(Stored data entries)
================

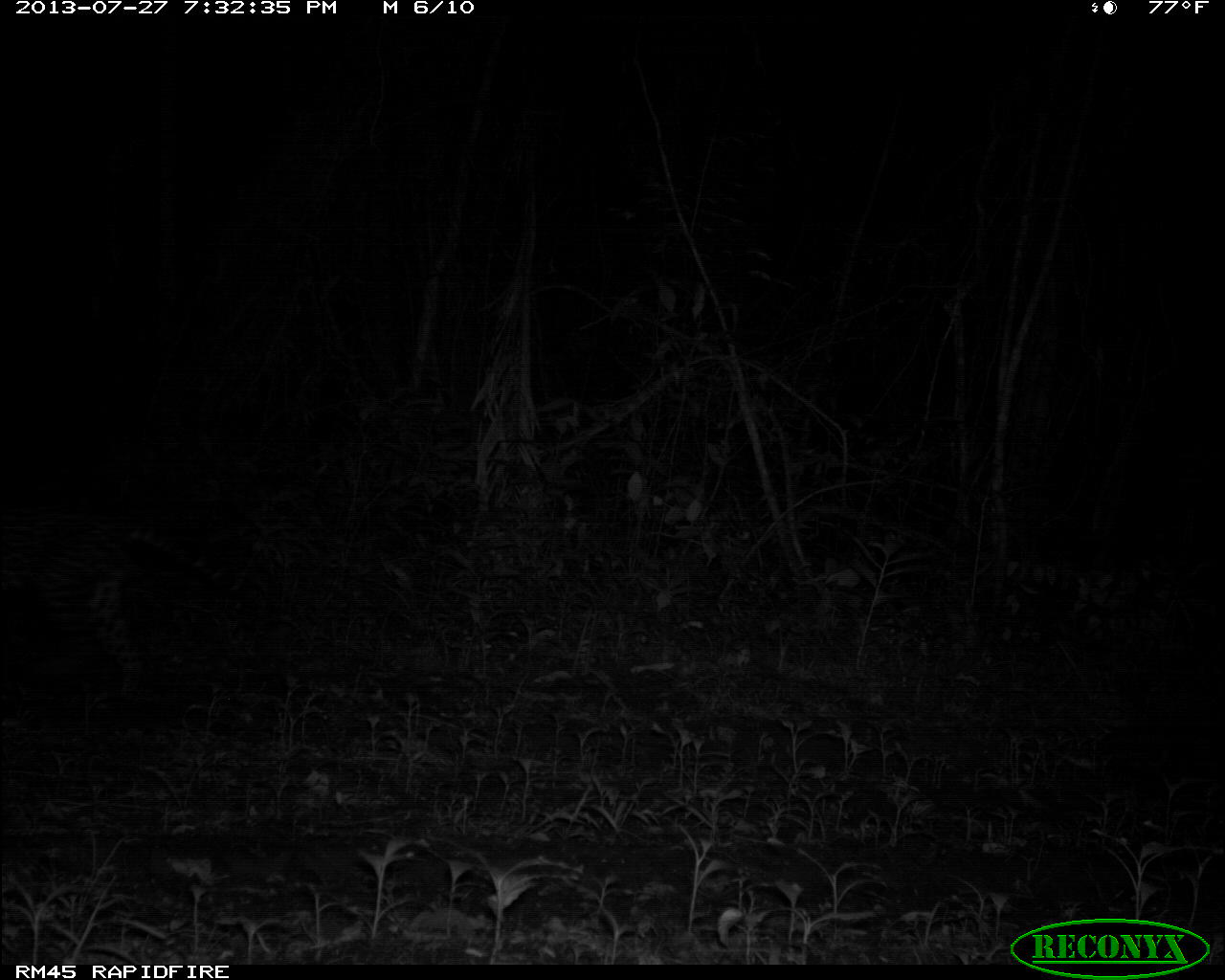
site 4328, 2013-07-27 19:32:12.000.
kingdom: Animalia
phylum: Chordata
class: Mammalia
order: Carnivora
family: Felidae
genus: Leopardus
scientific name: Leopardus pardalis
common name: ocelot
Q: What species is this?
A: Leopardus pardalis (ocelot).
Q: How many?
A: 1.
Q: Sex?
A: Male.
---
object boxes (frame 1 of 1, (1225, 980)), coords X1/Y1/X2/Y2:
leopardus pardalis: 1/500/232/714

================

Copy out all the records exactly, excluding pictures.

# Result for this task
site 4328, 2013-07-27 19:32:12.000.
kingdom: Animalia
phylum: Chordata
class: Mammalia
order: Carnivora
family: Felidae
genus: Leopardus
scientific name: Leopardus pardalis
common name: ocelot
Q: What species is this?
A: Leopardus pardalis (ocelot).
Q: How many?
A: 1.
Q: Sex?
A: Male.
---
object boxes (frame 1 of 1, (1225, 980)), coords X1/Y1/X2/Y2:
leopardus pardalis: 1/500/232/714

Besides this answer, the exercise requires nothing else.